One year after Donald Trump lost his bid for reelection, I found myself wondering why the America he left us felt so divided. Why it felt especially divided. Though it’s simple enough to see that he broadened our divisions, his divisiveness wasn’t necessarily groundbreaking in itself. Prior to Trump, the country certainly had no shortage of racist, sexist, xenophobic public officials or the average joes who voted them in, and all three of those vices had once been the supreme law of the land. I asked myself, if one hundred years ago I’d have been federally labeled as a second-class citizen, what is it about this man’s hatred that feels so original?
The answer, I came to find, was all around me. The political left, right and center were hopelessly mired in debate about voter suppression and expansion, abortion rights, trans rights, the honest teaching of American history, the mention of sexual and gender identity in schools, and other matters in which each side’s most pronounced grievances were the actions and agendas of another side. Liberals accused conservatives of weakening voter access in left-leaning communities and conservatives accused liberals of refusing to safeguard fair elections. Liberals accused conservatives of promoting revisionist history and conservatives accused liberals of indoctrinating schoolchildren with divisive far-left ideology. I discovered that it was this explosion of “I’m right and they’re wrong” politics and its effects that felt so foreign to me, that felt so unmistakably Trumpian. Because of him, human rights came to be more about politics than humans.
After coming to this conclusion, I published an article called “Politics Are Not the Problem” in which I based my argument on the way certain conservatives, most notably Trump, have repackaged white supremacist ideology as nothing more than a set of harmless conservative ideals. Since then, political involvement in human rights has all but reached its crescendo, the most recent examples being the conservative bloc of the Supreme Court’s overturning of the Roe v. Wade decision and the congressional challenges to the protection of same-sex marriages. When the court ruled in Dobbs v. Jackson Women’s Health Organization that the Constitution doesn’t defend a woman’s right to an abortion, Associate Justice Clarence Thomas wrote in his concurring opinion that the decisions that legalized same-sex marriage, protected the right of spouses to buy and use contraception without government interference, and determined that private and consensual sexual acts between adults shouldn’t be criminalized could stand to be reconsidered.

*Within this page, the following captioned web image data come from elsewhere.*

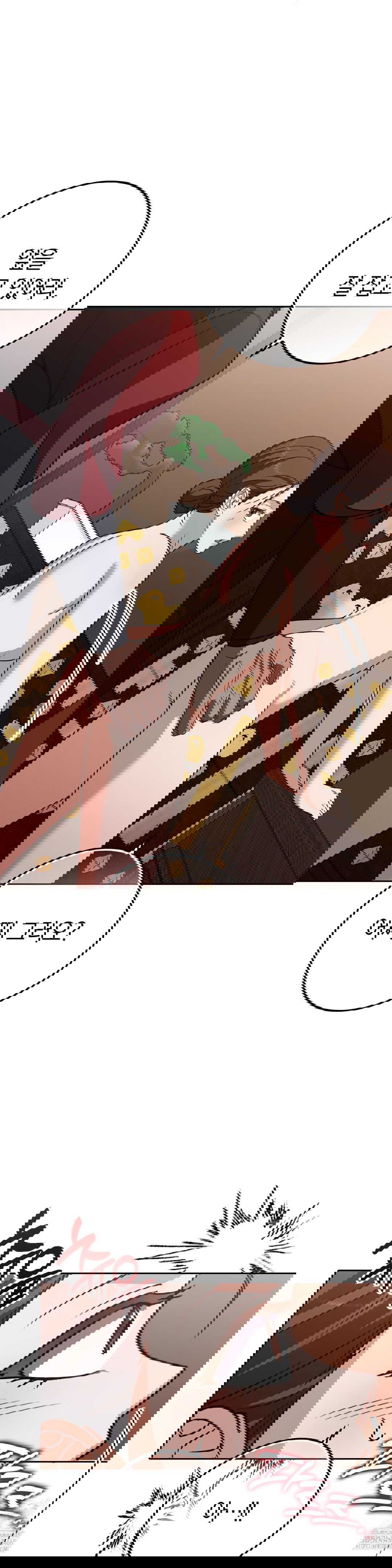 baekjeong-raw-chap-17-39
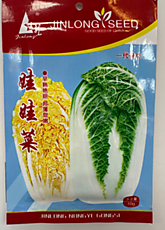 Семена Капуста пекин. 2737 (10)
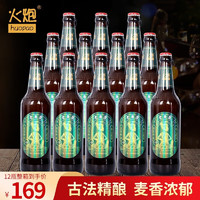 火炮 老青岛老原浆啤酒整箱12瓶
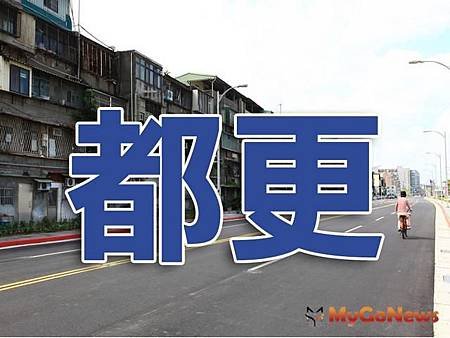 新竹市林森路中華電信用地變更，須完成回饋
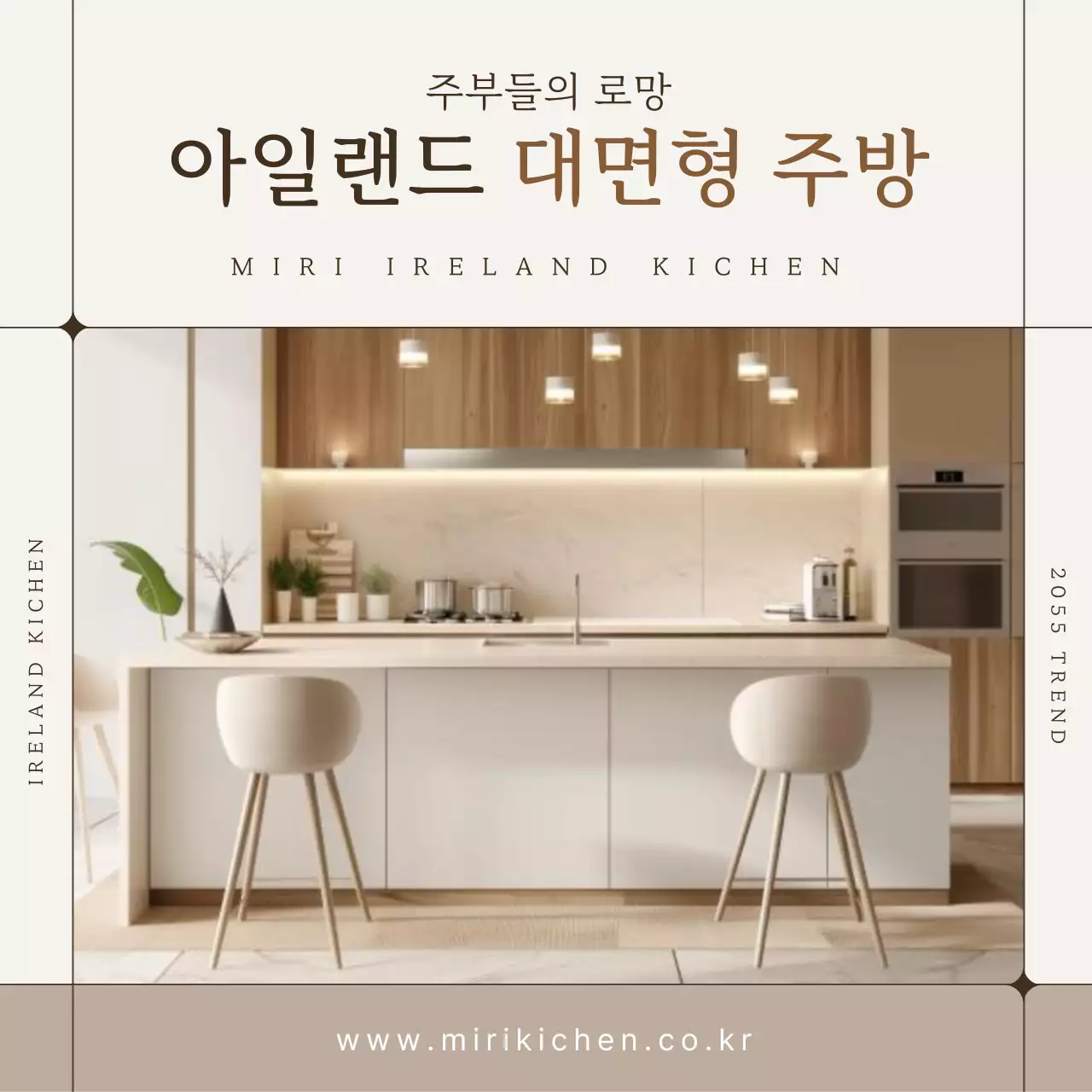 베이지 모던 주방 광고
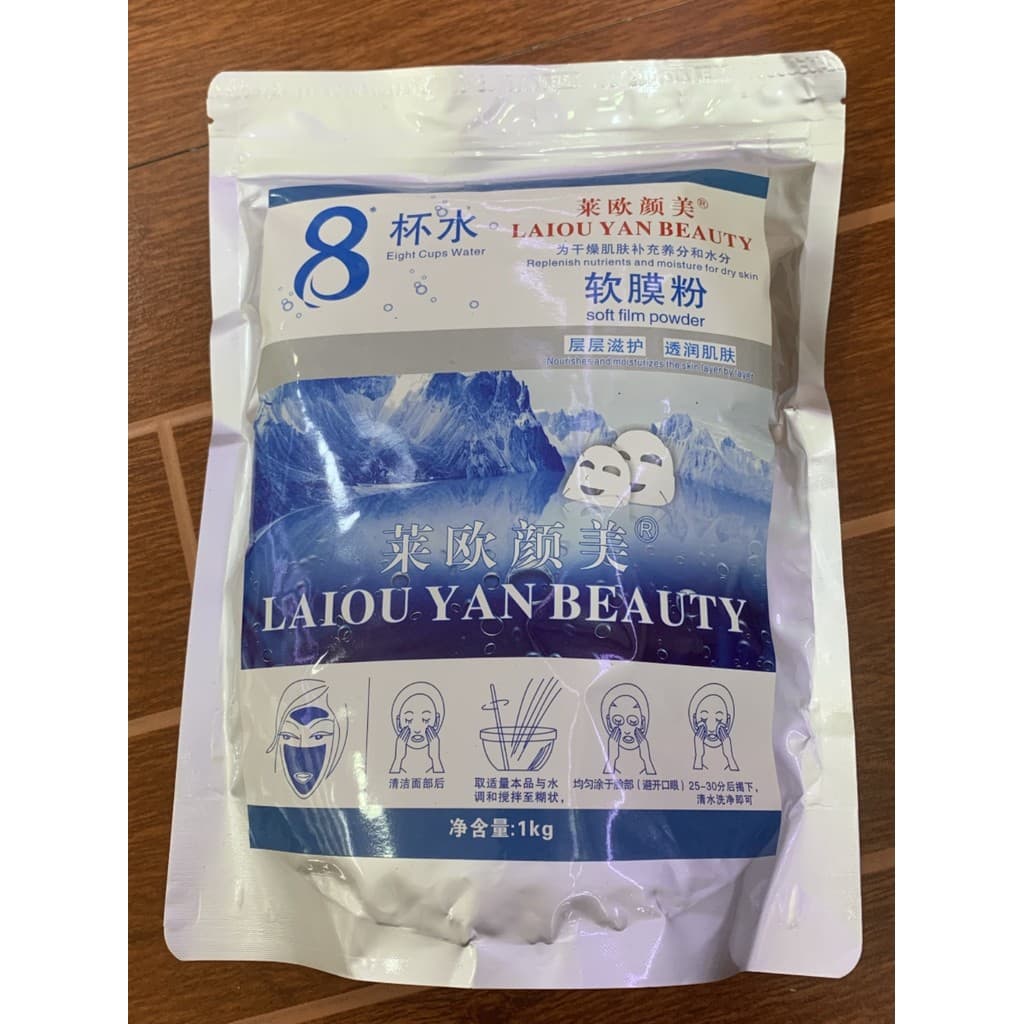 Laiou Yanmei Pearl Powder 8 xícaras Máscara de água em pó autoajustável Máscara macia e fria Salão de beleza Hidratante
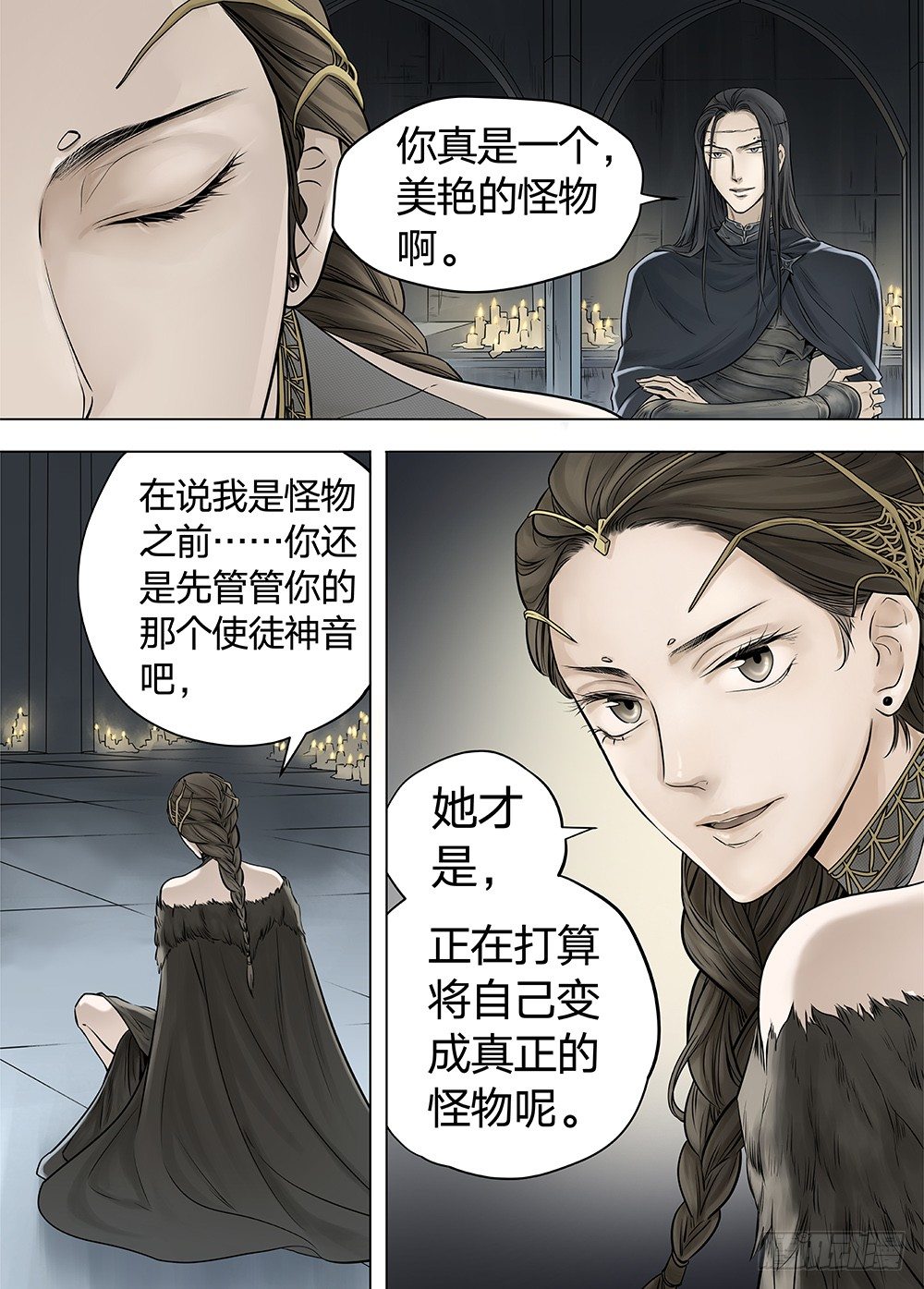 冰雪临界 第21回 山鬼01 第 6 页
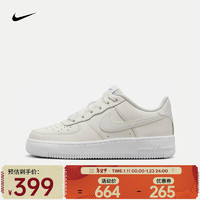 NIKE 耐克 AIR FORCE 1 LV8 運(yùn)動(dòng)鞋 FV7725-100 36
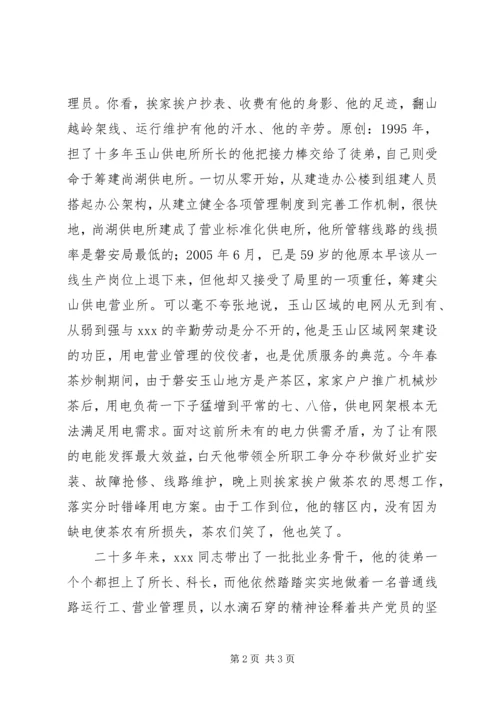 供电所所长先进事迹材料.docx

This unholy union between political discussion and basic humanitarianism is an essential characteristic of the post-Trump era. Before him, toxic practices like racism and sexism were mostly unafraid to speak their true names. Since redlining, gerrymandering and other voter suppression tactics, gendered wage gaps, and challenges to same-sex marriage were all still pressing issues, there was more than enough political doublespeak to go around; but the waves of future (or, for earlier generations, hypothetical) Trump voters tended to make themselves a lot clearer.
It was once said that a woman shouldn’t have control over her own body because it’s better for a man to control it. Now, though this is still believed, Americans of this opinion cite the Constitution to justify their misogyny instead of being open misogynists. Or take the “critical race theory” debate, where racists are opting for “patriotic education” instead of “far-left,” “socialist,” “woke” and “divisive” education, by which they mean the history of American racism. Back in the day they’d just say that us Blacks don’t deserve to know what’s being done to us.
This kind of coded language is extremely dangerous. At best, it’s used unwittingly by the millions of Americans trapped in the 24-hour news cycle, and is scarcely more than a learned regurgitation of their favorite politicians’ and commentators’ talking points. At worst, it’s used by those politicians and commentators to sow doubt, distraction and division, all with the intent of furthering their own politically and personally self-serving ends.
For all the positive change that politics have the power to bring about, due to how they’re being used, they’re perhaps doing nothing more effectively than obstructing that change. In such a situation, our survival depends on our ability to hear the unsaid.